Meet the Coach

My name is Mike Posner. I’m a trained psychotherapist, a sales and leadership consultant, and a performance coach for founders, executives, and professional athletes. I have worked with hundreds of patients in private practice, trained and managed hundreds of salespeople in business, and worked with more than 30 founders, CEOs, and business executives over the course of my career. These experiences paired with my clinical and professional training have offered me a great laboratory from which I’ve been able to observe and uncover the patterns that both sabotage success as well as those that unlock it. My work functions at the crossroads of wellness, leadership, and performance psychology.
My Journey into Leadership & Executive Coaching
My background spans business, education, and mental health. With a graduate degree in clinical psychology, I began my career as a psychotherapist. As a clinician, I had an outpatient practice and worked across a variety of inpatient psychiatric and medical settings. I then entered the business world where I transitioned to sales and sales leadership before ultimately becoming an executive coach and leadership consultant.
As a salesperson, I was fortunate to find early success, finishing top 10 out of 500 salespeople in sales and revenue each of my first 6 months. This success afforded me the opportunity to move into leadership and contribute to the development of others, which was always the bigger motivator for me.
In the ambitious and results-oriented business world where consistent validation is in short supply, all the perilous features of self-doubt emerge. Invalidation coaxes the ego into action and brings defensiveness, disengagement, and disconnection to the surface, at which point individuals, teams, and companies can suffer, if not entirely self-destruct. This insidious truth about the nature of these environments is rampant, but also largely ignored. My training in the study of human behavior led me to believe that offering people access to their own resilience and resourcefulness and helping them to better connect with co-workers might be an underestimated but magic ingredient.
Thw perfect place to test this theory was in a sales environment where the results are shown in black and white. There is no ambiguity, you win or lose. With this strategy of helping employees cultivate a more adaptive psychology, my teams started winning. Consistently. Thus, skepticism and trepidation gave way to belief as other leaders were recognizing our success. Soon, I was training leaders on skills like nonviolent communication, learned optimism, cognitive restructuring, motivational interviewing, and distress tolerance, among others.
Within two years of my transition from psychology into sales and business, I was hired to head up sales for a small but ambitious direct to consumer health-tech company called Candid.
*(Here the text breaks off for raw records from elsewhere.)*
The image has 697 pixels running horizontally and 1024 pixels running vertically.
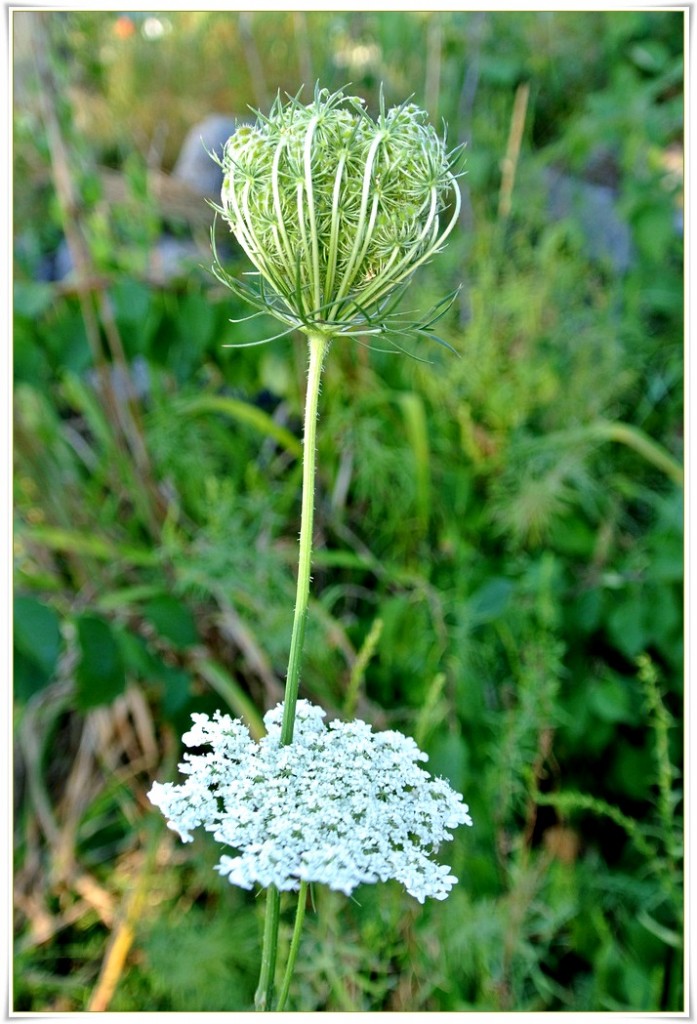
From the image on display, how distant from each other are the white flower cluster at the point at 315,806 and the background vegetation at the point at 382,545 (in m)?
0.43

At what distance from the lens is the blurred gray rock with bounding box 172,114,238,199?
1.33 meters

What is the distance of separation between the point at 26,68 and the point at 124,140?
0.69 feet

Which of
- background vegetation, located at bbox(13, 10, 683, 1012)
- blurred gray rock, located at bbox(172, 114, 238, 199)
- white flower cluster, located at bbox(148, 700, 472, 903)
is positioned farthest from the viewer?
blurred gray rock, located at bbox(172, 114, 238, 199)

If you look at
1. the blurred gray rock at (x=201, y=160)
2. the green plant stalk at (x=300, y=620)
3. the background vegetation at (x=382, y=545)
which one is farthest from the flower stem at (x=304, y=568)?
the blurred gray rock at (x=201, y=160)

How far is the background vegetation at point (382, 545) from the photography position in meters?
0.82

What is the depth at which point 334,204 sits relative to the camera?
24 cm

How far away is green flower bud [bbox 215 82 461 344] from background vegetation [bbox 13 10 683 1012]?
0.47 m

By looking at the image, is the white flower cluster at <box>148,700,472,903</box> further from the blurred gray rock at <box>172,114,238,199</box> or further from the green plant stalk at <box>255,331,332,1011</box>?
the blurred gray rock at <box>172,114,238,199</box>

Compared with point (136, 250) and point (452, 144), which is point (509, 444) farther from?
point (136, 250)

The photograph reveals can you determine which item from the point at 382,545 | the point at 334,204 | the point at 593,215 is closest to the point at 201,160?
the point at 593,215

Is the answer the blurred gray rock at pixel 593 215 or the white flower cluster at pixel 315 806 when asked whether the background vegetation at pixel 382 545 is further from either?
the white flower cluster at pixel 315 806

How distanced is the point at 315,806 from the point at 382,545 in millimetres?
863

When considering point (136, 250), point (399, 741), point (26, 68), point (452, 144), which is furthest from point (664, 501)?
Answer: point (26, 68)

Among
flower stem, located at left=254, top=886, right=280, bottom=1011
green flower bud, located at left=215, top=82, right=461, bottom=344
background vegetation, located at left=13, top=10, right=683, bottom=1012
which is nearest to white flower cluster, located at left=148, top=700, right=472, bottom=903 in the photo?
flower stem, located at left=254, top=886, right=280, bottom=1011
The company was 8 people at the time and grew to 500 people within 2 years. The sales team accounted for about a fifth of that growth. My unconventional approach was again finding success and led me to new and different opportunities.
While still at Candid, my work began to grow and expand organically with former peers and co-workers asking me to come into their companies to run workshops with their executive teams or consult on their sales efforts. From there, I began running more immersive events including 4-day founder retreats for companies like TechStars. These experiences evolved into my work as a founder and executive coach. Given my nontraditional background, some days I am helping founders close multimillion-dollar fundraising rounds while others I’m helping them navigate the gutting transition out of their own companies. This has been my unscripted journey into this work, but every day I am grateful that it found me.